> **Kaynak**

Ürdün ve Katar dışişleri bakanlarının ziyaretleri, iki hafta önce Esad’ın devrilmesinin ardından gelen diplomatik adımların son halkasını oluşturuyor. Ürdün Dışişleri Bakanlığı, Ürdün Dışişleri Bakanı Eymen Safadi’nin Şam’da Suriye’nin yeni lideri Ahmed el-Şera ile “geniş kapsamlı görüşmeler” yaptığını açıklandı. Aynı gün Katar Devlet Bakanı Muhammed el-Hulaifi de Şam’a giderek yeni yönetimle bir araya geldi.

> **Girdi Satırları**
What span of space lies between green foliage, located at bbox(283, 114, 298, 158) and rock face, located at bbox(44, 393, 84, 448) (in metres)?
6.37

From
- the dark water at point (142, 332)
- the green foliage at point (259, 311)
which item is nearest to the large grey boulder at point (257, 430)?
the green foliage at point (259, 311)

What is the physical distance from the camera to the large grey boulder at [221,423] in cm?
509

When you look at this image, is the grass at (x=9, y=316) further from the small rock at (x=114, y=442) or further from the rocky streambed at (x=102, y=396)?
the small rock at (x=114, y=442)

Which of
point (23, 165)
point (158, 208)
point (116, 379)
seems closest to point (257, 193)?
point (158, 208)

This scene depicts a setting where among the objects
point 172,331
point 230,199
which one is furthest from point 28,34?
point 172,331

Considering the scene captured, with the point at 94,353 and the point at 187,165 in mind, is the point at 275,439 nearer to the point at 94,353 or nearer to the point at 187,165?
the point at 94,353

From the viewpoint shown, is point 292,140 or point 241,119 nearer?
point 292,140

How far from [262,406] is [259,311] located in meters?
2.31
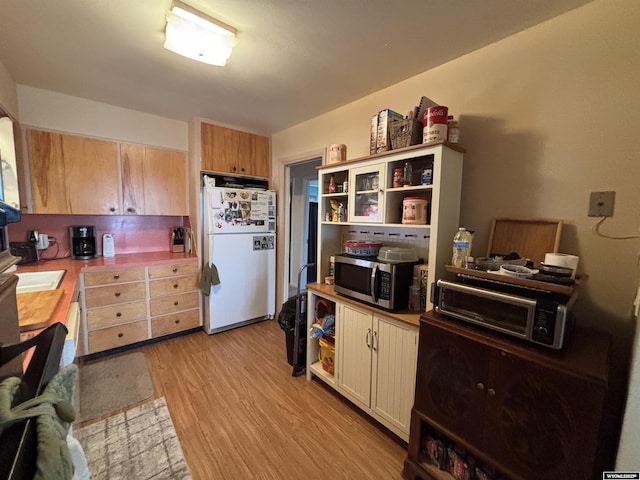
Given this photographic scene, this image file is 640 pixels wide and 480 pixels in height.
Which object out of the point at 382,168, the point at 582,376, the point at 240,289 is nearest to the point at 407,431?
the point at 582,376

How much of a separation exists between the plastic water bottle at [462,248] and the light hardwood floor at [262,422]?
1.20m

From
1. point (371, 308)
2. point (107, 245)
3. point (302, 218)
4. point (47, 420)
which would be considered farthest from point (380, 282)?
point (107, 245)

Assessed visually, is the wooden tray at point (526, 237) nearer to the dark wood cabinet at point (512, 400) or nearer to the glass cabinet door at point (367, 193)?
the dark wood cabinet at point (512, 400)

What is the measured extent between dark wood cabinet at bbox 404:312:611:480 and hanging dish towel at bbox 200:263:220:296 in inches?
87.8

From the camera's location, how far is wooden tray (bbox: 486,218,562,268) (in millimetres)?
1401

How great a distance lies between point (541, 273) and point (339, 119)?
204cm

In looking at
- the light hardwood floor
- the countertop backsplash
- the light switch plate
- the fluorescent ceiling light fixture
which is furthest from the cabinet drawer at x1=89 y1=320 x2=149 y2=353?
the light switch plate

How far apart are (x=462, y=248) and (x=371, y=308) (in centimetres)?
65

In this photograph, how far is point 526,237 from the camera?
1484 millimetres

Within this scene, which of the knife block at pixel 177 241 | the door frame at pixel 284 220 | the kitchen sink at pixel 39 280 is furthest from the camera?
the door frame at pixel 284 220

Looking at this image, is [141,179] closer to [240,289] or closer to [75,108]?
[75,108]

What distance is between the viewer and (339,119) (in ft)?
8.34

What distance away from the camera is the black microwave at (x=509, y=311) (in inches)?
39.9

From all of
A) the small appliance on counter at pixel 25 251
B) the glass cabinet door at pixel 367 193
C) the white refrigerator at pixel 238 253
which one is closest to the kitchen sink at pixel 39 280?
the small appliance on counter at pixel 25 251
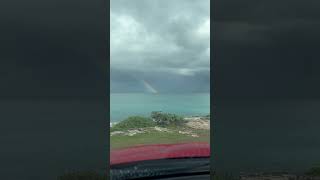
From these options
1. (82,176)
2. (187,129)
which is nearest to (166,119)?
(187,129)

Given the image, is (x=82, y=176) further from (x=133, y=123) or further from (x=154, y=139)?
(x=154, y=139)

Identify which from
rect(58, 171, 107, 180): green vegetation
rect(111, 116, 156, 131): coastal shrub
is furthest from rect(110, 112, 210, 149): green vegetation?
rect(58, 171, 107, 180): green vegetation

---

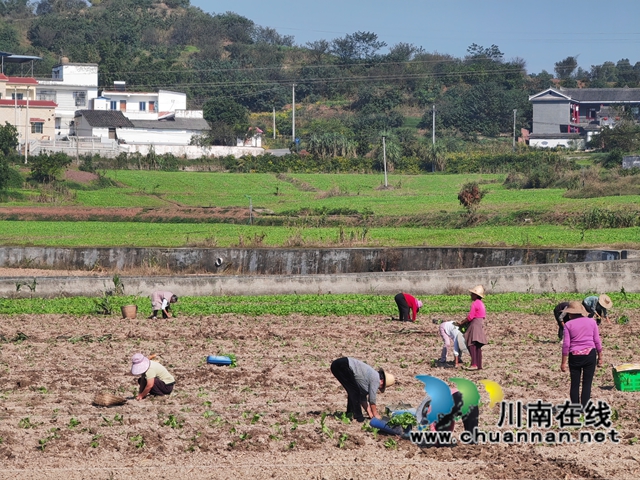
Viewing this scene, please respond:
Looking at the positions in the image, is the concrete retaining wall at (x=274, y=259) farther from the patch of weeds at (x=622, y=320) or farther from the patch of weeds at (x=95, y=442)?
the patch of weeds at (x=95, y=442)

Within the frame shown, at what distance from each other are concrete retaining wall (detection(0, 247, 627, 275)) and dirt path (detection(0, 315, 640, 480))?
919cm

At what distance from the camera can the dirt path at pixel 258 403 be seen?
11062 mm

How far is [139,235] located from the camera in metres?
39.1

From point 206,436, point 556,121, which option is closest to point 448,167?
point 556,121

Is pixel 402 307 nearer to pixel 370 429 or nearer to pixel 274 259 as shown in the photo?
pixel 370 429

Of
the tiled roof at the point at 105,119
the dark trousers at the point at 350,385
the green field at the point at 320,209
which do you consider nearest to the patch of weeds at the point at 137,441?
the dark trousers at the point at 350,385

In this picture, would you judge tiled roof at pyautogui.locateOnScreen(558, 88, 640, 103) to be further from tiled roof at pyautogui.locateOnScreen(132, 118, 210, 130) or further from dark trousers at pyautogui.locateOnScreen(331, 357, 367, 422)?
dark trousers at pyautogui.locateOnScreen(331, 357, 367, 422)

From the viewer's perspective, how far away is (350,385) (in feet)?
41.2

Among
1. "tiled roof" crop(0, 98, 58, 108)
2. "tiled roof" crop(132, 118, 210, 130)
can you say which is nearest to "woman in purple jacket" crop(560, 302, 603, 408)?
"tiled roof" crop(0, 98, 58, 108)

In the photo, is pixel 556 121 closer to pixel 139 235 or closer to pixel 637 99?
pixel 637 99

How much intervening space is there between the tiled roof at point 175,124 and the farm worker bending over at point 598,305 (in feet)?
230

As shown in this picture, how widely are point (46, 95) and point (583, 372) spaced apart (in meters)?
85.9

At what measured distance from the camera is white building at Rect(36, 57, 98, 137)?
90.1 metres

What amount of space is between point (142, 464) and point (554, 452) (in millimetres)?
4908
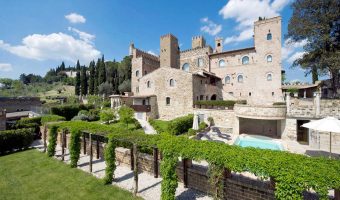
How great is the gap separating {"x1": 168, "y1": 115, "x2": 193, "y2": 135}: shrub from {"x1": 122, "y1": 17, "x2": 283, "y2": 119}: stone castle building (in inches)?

> **Yazılı Görev 1**
Ürdün ve Katar dışişleri bakanlarının Şam ziyaretini anlatan metni baştan sona harfi harfine yazıya geçirin.
> **Yazılı Görev 2**
Satırlardan "How much intervening" ifadesinin geçtiği satırdan başlayıp "How great is" ifadesinin geçtiği satır da dahil olmak üzere o satıra kadar uzanan kısmı kelimesi kelimesine yineleyin. Resimleri yanıta koymayın.
Metin ile satırlar birbirinden farklı kaynaklardan alınmıştır.

> **Doğru Yanıt 1**
Ürdün ve Katar dışişleri bakanlarının ziyaretleri, iki hafta önce Esad’ın devrilmesinin ardından gelen diplomatik adımların son halkasını oluşturuyor. Ürdün Dışişleri Bakanlığı, Ürdün Dışişleri Bakanı Eymen Safadi’nin Şam’da Suriye’nin yeni lideri Ahmed el-Şera ile “geniş kapsamlı görüşmeler” yaptığını açıklandı. Aynı gün Katar Devlet Bakanı Muhammed el-Hulaifi de Şam’a giderek yeni yönetimle bir araya geldi.

> **Doğru Yanıt 2**
How much intervening space is there between the tiled roof at point 175,124 and the farm worker bending over at point 598,305 (in feet)?
230

As shown in this picture, how widely are point (46, 95) and point (583, 372) spaced apart (in meters)?
85.9

At what measured distance from the camera is white building at Rect(36, 57, 98, 137)?
90.1 metres

What amount of space is between point (142, 464) and point (554, 452) (in millimetres)?
4908
How great is the gap separating {"x1": 168, "y1": 115, "x2": 193, "y2": 135}: shrub from {"x1": 122, "y1": 17, "x2": 283, "y2": 119}: stone castle building (in inches)?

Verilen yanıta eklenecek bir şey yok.